Here are actions you can take to address elevated blood pressure, alone or in combination with medication, as your doctor advises:
- Body Weight. Large epidemiological studies have found a direct relationship between above-normal body weight and risk for hypertension. A Body Mass Index (BMI) below 25 is ideal.
- Physical Activity. Increased physical activity lowers the risk for hypertension. The recommended target for Americans is 150 minutes of moderate exercise (such as walking, light jogging, housework or gardening) per week or 75 minutes of strenuous exercise (gym workouts, for example, or vigorous lap swimming).

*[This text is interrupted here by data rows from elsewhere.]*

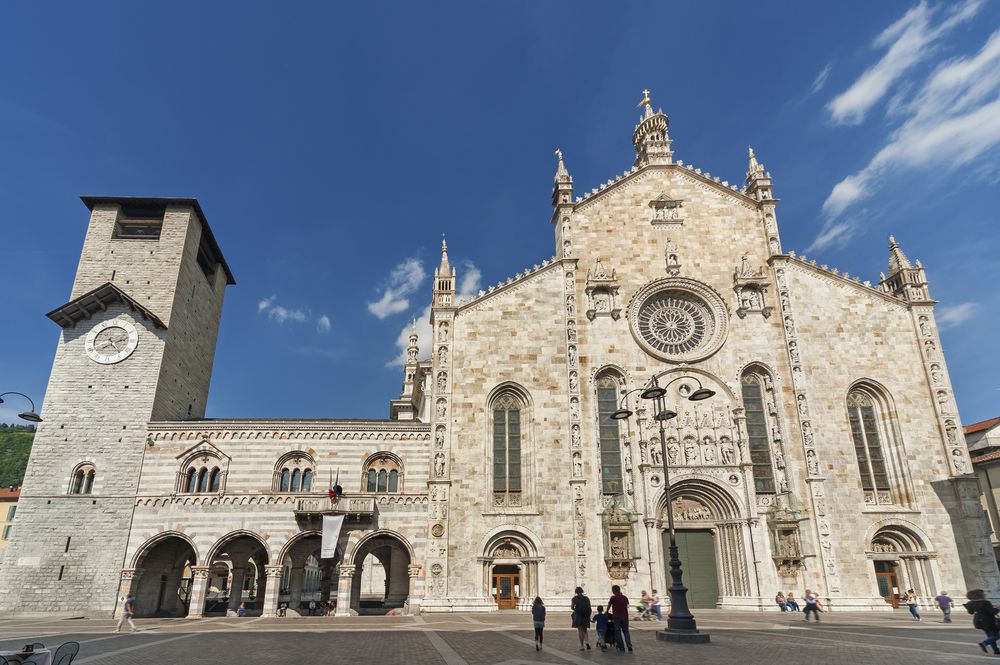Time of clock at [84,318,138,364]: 7:24
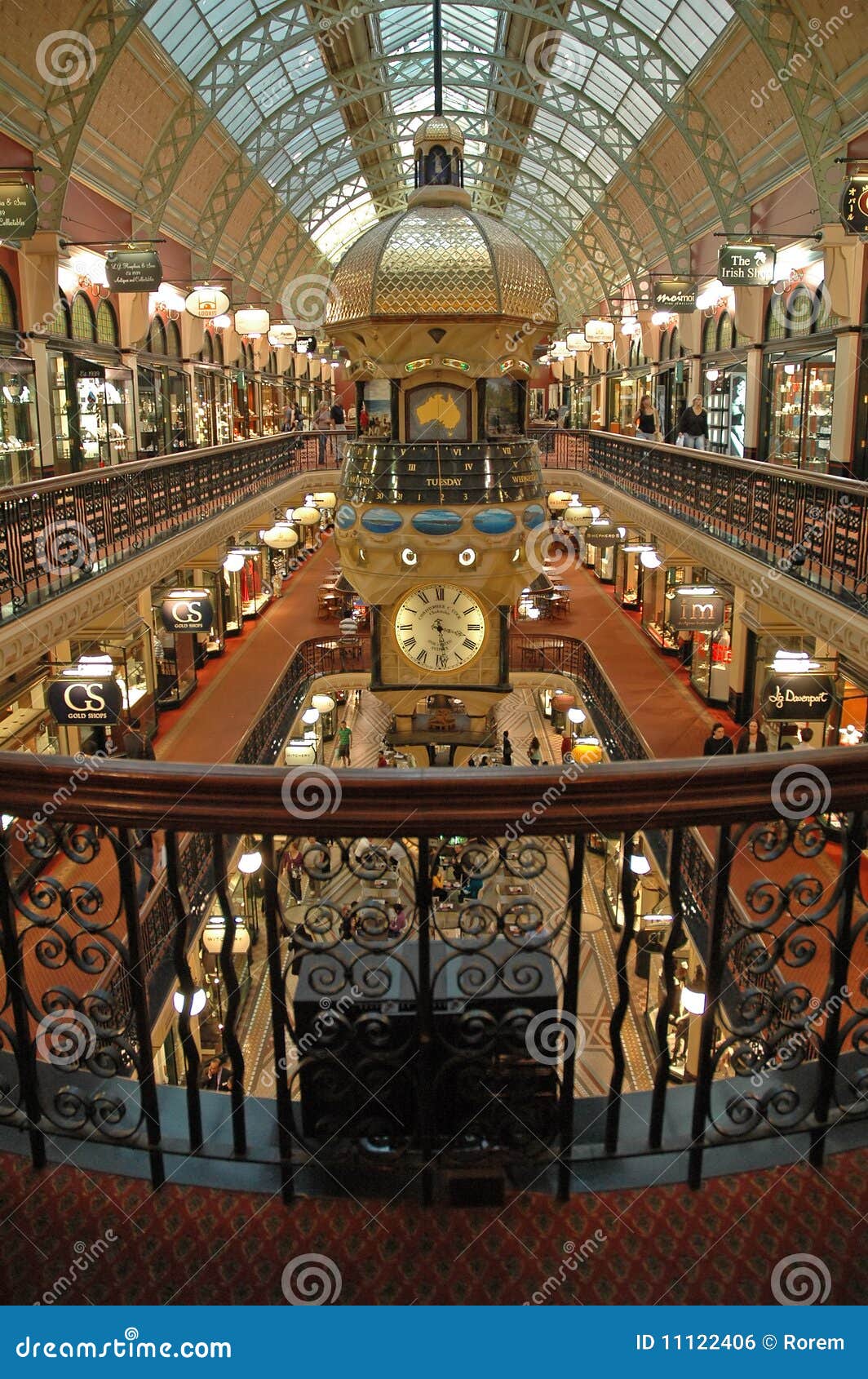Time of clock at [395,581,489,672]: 3:28
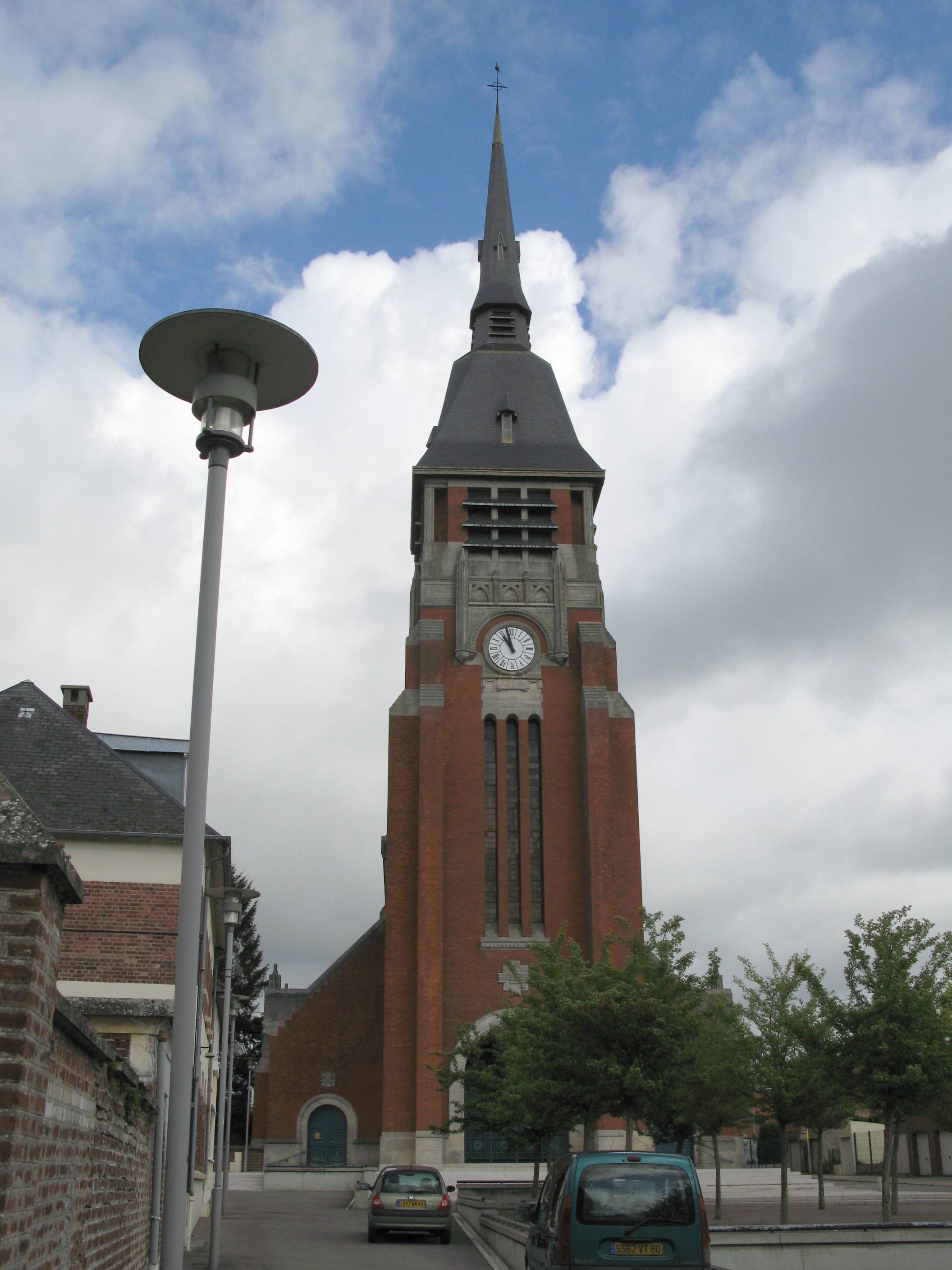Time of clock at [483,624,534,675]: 10:57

- Diet. What you eat, particularly sodium, affects your risk for high blood pressure. The National Institutes of Health has developed a specific diet for lowering high blood pressure: Dietary Approaches to Stop Hypertension (DASH). It’s high in fruits, vegetables and low-fat dairy foods and high in potassium. In a clinical trial of the DASH diet, it lowered systolic blood pressure by about 10 mmHg and diastolic pressure by about 5 mmHg. That’s comparable to the minimum effect of taking a blood pressure medication. In studies, reduced-sodium versions of the DASH diet work even better.
- Potassium. An adequate amount of potassium in your diet is recommended to prevent and treat hypertension. The new blood pressure guidelines advise adults to aim for 3,500 to 5,000 mg of potassium per day.

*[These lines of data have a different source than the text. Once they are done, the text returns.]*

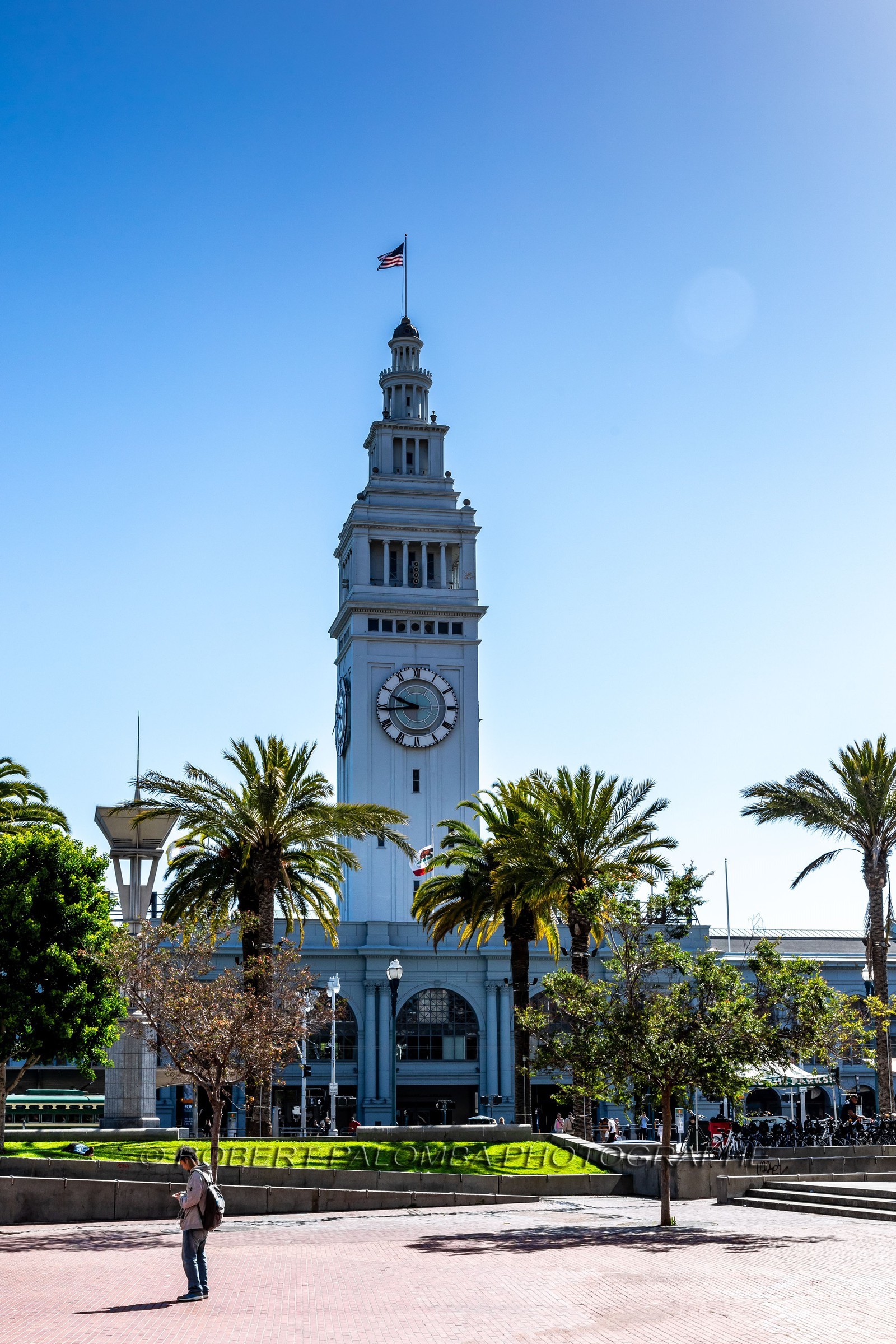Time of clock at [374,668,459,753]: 9:43
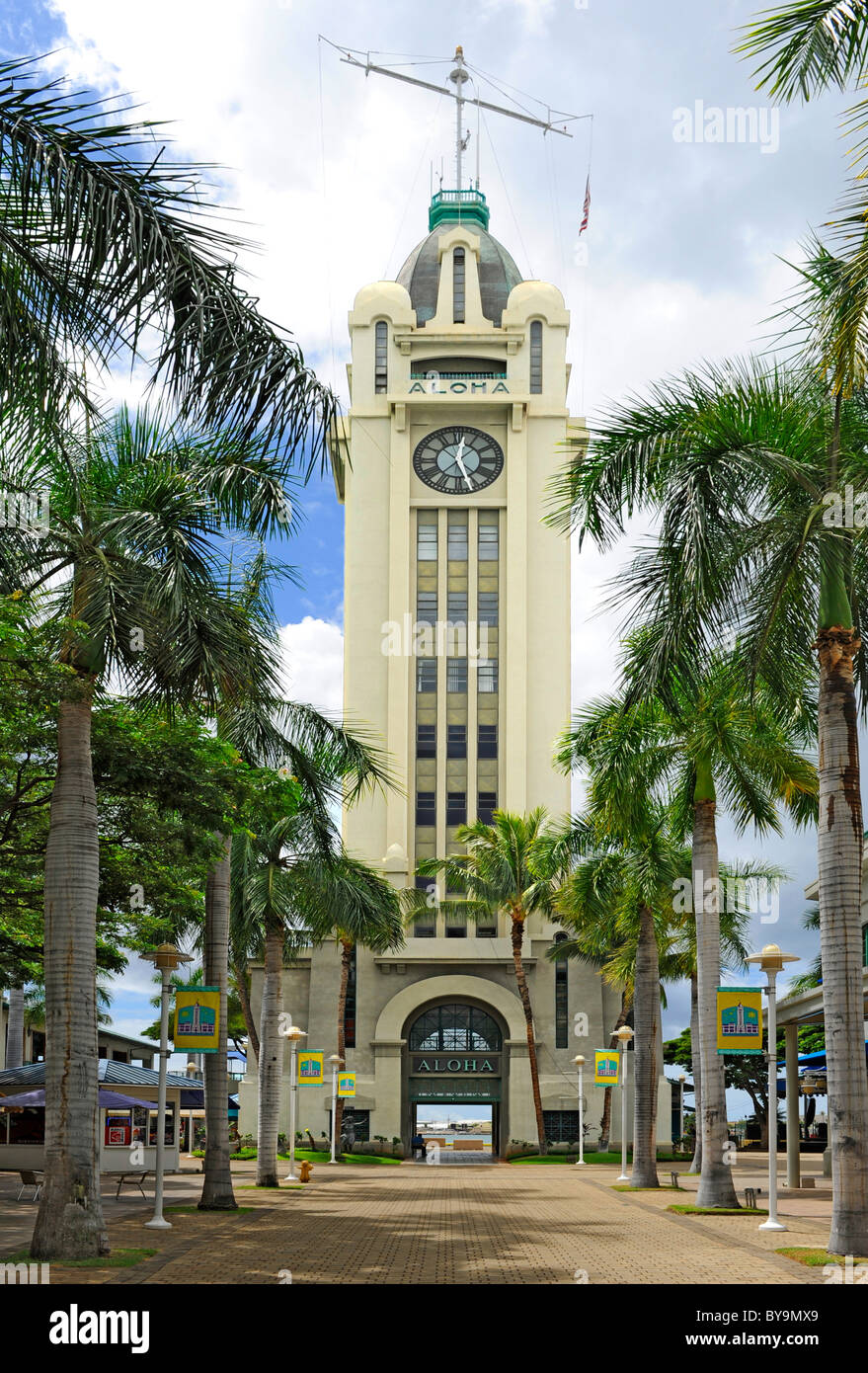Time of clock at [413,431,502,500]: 12:26
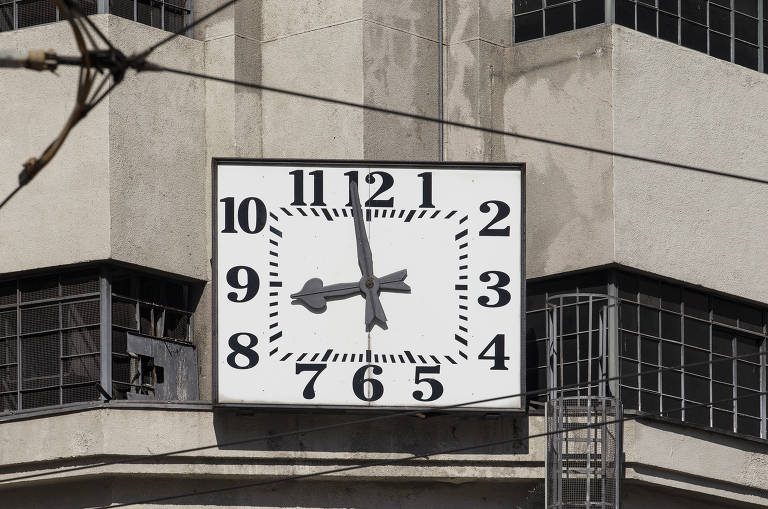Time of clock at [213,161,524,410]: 8:58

“Right now it appears that it’s not only sodium; it’s also potassium,” says Alice H. Lichtenstein, DSc, director of Tufts’ HNRCA Cardiovascular Nutrition Laboratory. “However, much less is known about potassium. There’s no evidence to suggest that if you take a potassium supplement you’re going to lower your blood pressure, but it does appear that if you eat more foods that are lower in sodium and higher in potassium, you have improve your blood pressure.”
- Alcohol. The new blood pressure guidelines note that alcohol consumption may account for a significant number of cases of hypertension in the US. Guidelines suggest limiting daily intake to 1 standard drink if you are a woman and 2 drinks if you are a man. A standard drink is 12 ounces of beer, 5 ounces of wine, or 1.5 ounces of 80-proof spirits.